El marqués sintió un escalofrío. También a él se le saltaron las lágrimas.
–Lo de mi palabra empeñada es una verdad a medias, Mencía. No es por eso por lo que he accedido a la propuesta del conde.
–¿Por qué entonces? –preguntó ella, desconcertada–.
El marqués dudó unos segundos. Después contestó:
–Estamos en una situación económica límite. La filoxera me ha dejado sin liquidez y le debo al conde trescientas mil pesetas, que no puedo pagarle. Le he dicho que estoy esperando a recibir un ingreso de nuestros distribuidores de Asia y América, pero es mentira. Me lo abonaron hace unos meses, pero tuve que pagar otras deudas con ese dinero. Además, los préstamos que me hizo el banco también están impagados… Nuestra situación es dramática. No sé si podremos salir adelante. Si el conde me reclama la deuda judicialmente, todo el mundo conocerá cuál es nuestra auténtica situación y se acabarán el crédito y los aplazamientos. Y no digamos las negociaciones: perderé toda fuerza para ajustar con los clientes precios y condiciones de pago… Nuestra ruina.

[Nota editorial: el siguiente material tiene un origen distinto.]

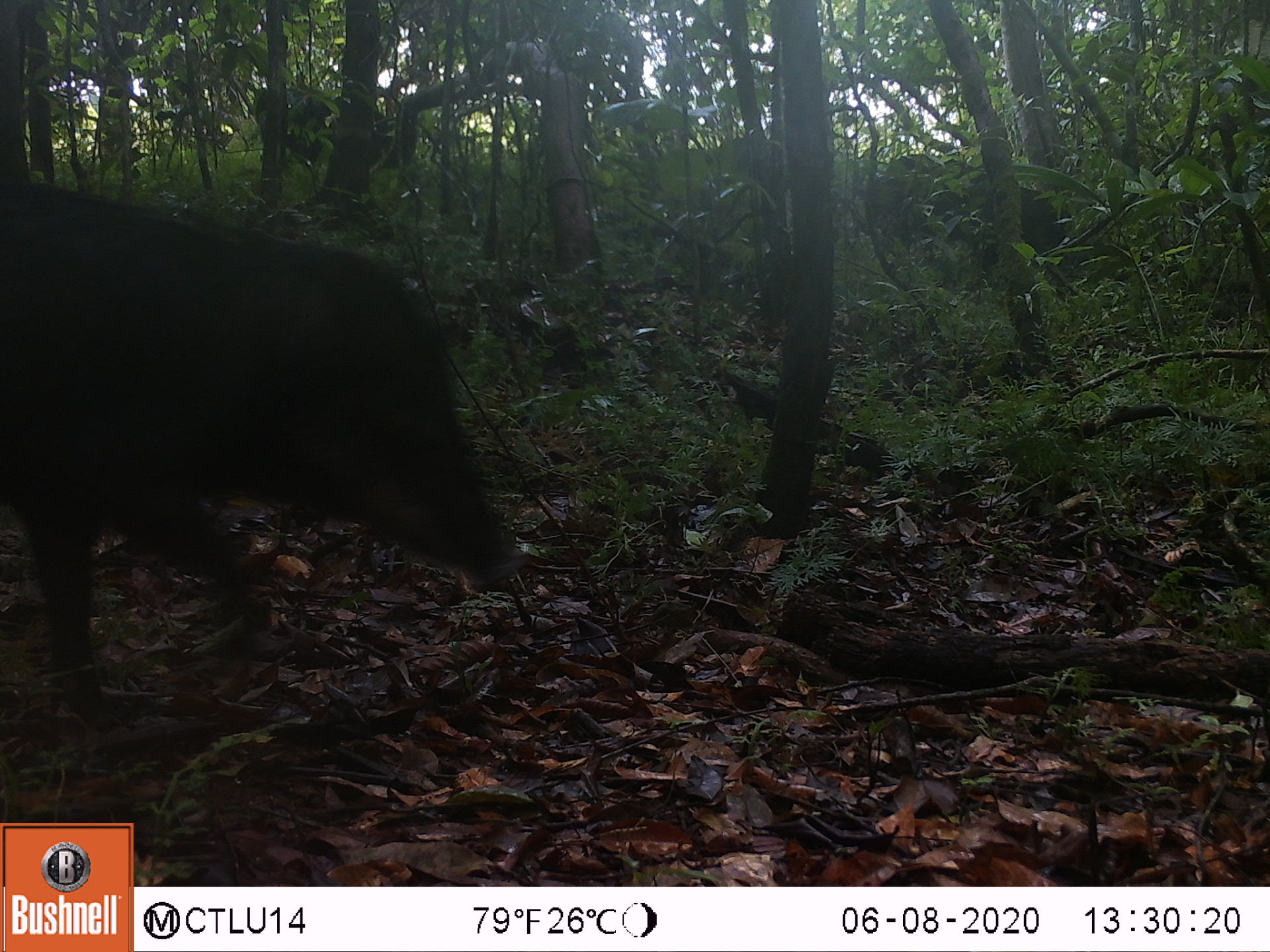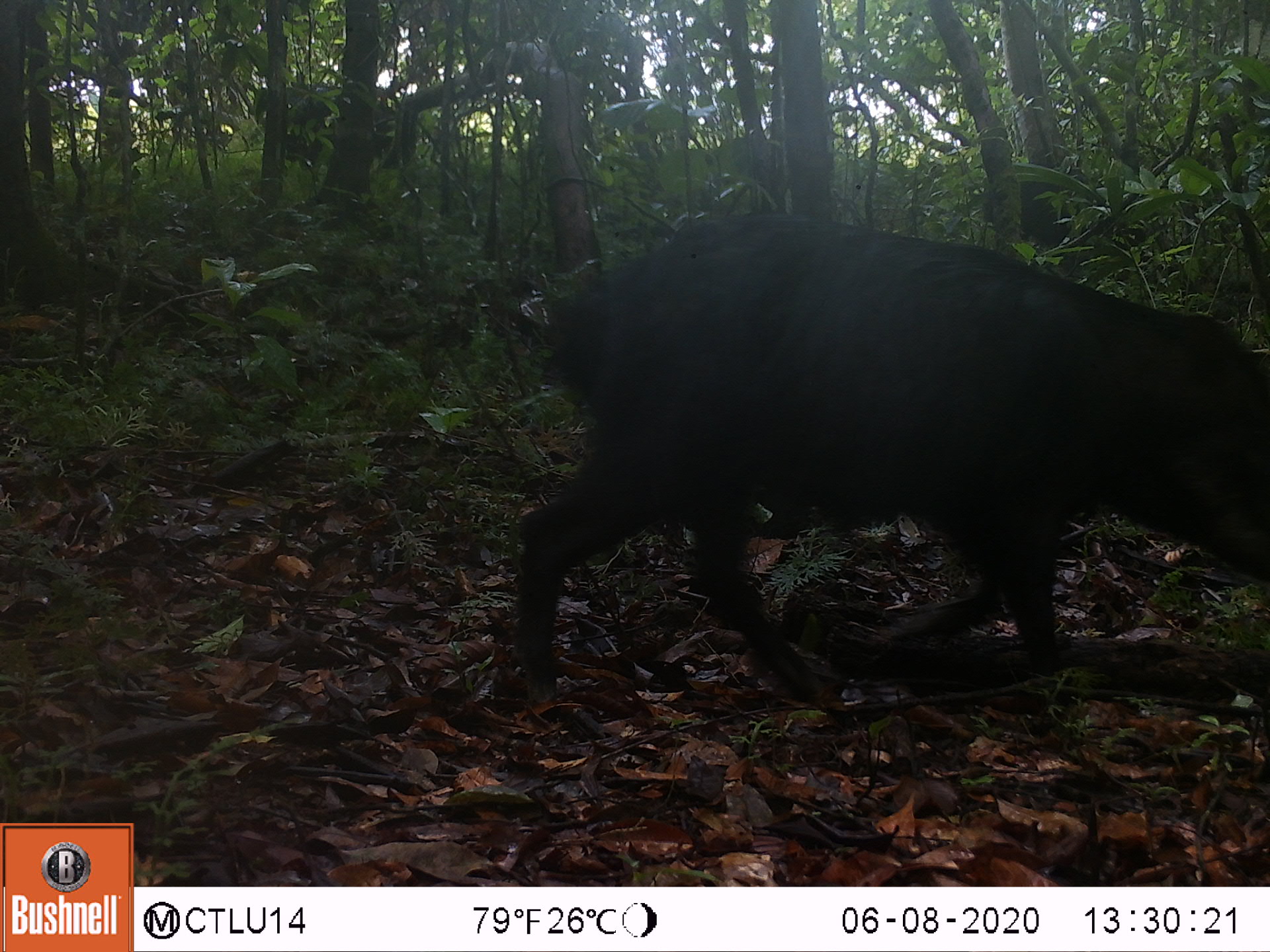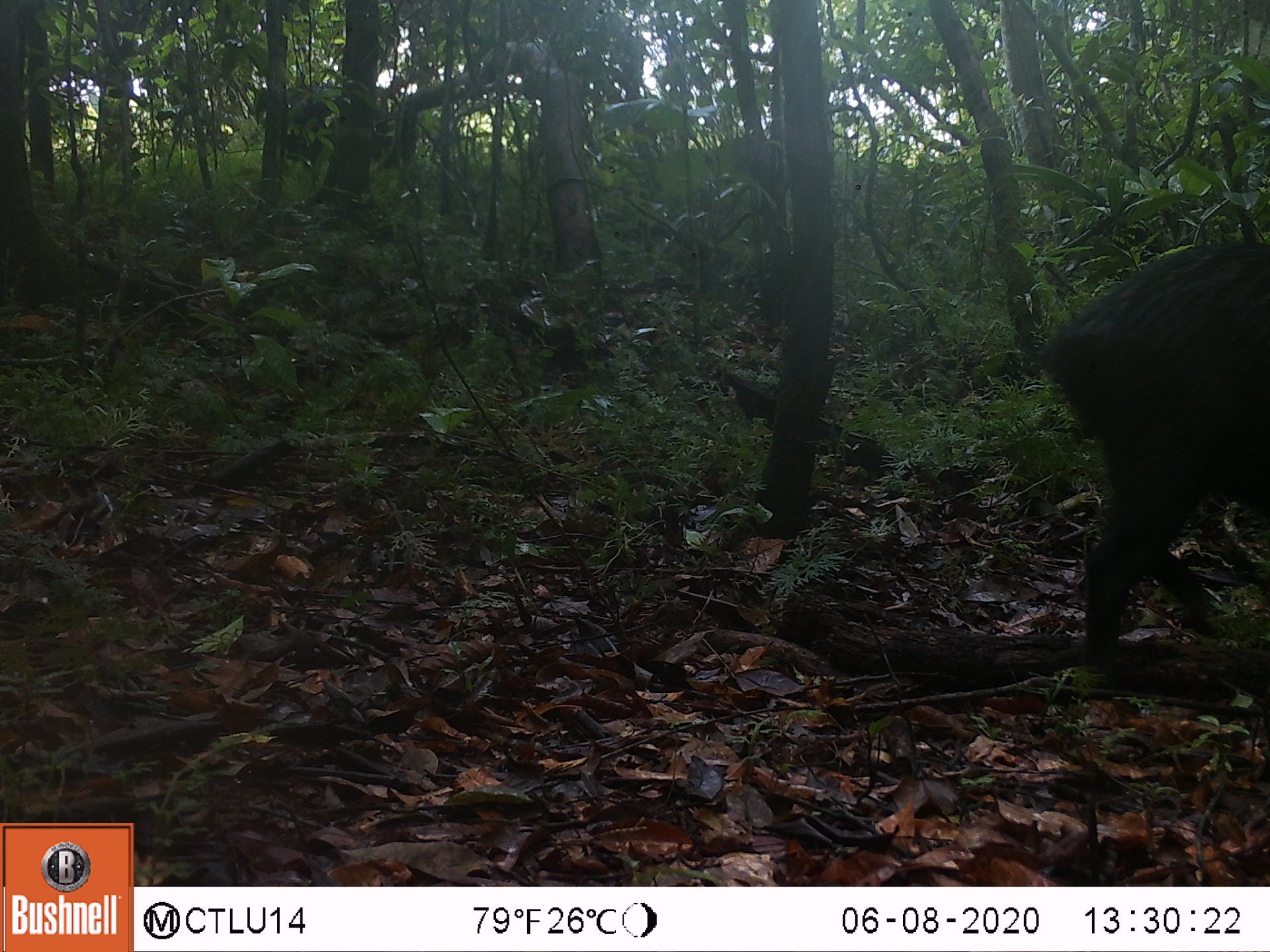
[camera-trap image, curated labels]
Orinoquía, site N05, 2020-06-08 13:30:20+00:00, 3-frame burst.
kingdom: Animalia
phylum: Chordata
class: Mammalia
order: Artiodactyla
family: Tayassuidae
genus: Tayassu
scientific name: Tayassu pecari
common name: white-lipped peccary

Mencía hundió la cabeza entre las manos. Lloraba igual que su padre. Al fin, se incorporó y dijo:
–Está bien, padre. Me casaré con el hijo del conde.
Al marqués le dolió tanto el tono resignado de su hija, como que lo volviera a llamarlo “padre”. Supo que algo se había roto entre ellos para siempre.